Spurlauter Gefährte mit feiner Nase
Ihr Hund Edelbert ist nicht zur Zucht zugelassen, er ist zu groß. Dennoch leistet er seiner Hundeführerin bei der Jagd große Dienste. Erschnuppert die Deutsche Bracke mit ihrer feinen Nase eine Spur, ertönt ihr Gebell, welches als Geläut der Bracken bezeichnet wird.

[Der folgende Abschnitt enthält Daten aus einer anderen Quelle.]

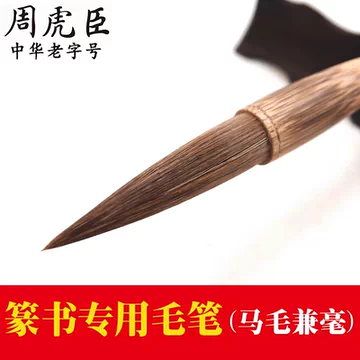 周虎臣毛笔-周虎臣毛笔促销价格、周虎臣毛笔品牌- 淘宝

Der Hund versetzt das Wildtier in Bewegung, lässt es aber nicht panisch werden, sodass der Jäger es verfolgen und schließlich in Ruhe erlegen kann.
Heute in den Meinerzhagener Wäldern wird Edelbert nicht zum Einsatz kommen, die Prüfungen von Diana, Natus und Fine müssen noch beendet werden. So viel sei verraten: Die Prüflinge haben sich am Abend Leckerlis und Katzenfutter redlich verdient und Edelbert darf sich bei der nächsten Jagd über Verstärkung freuen.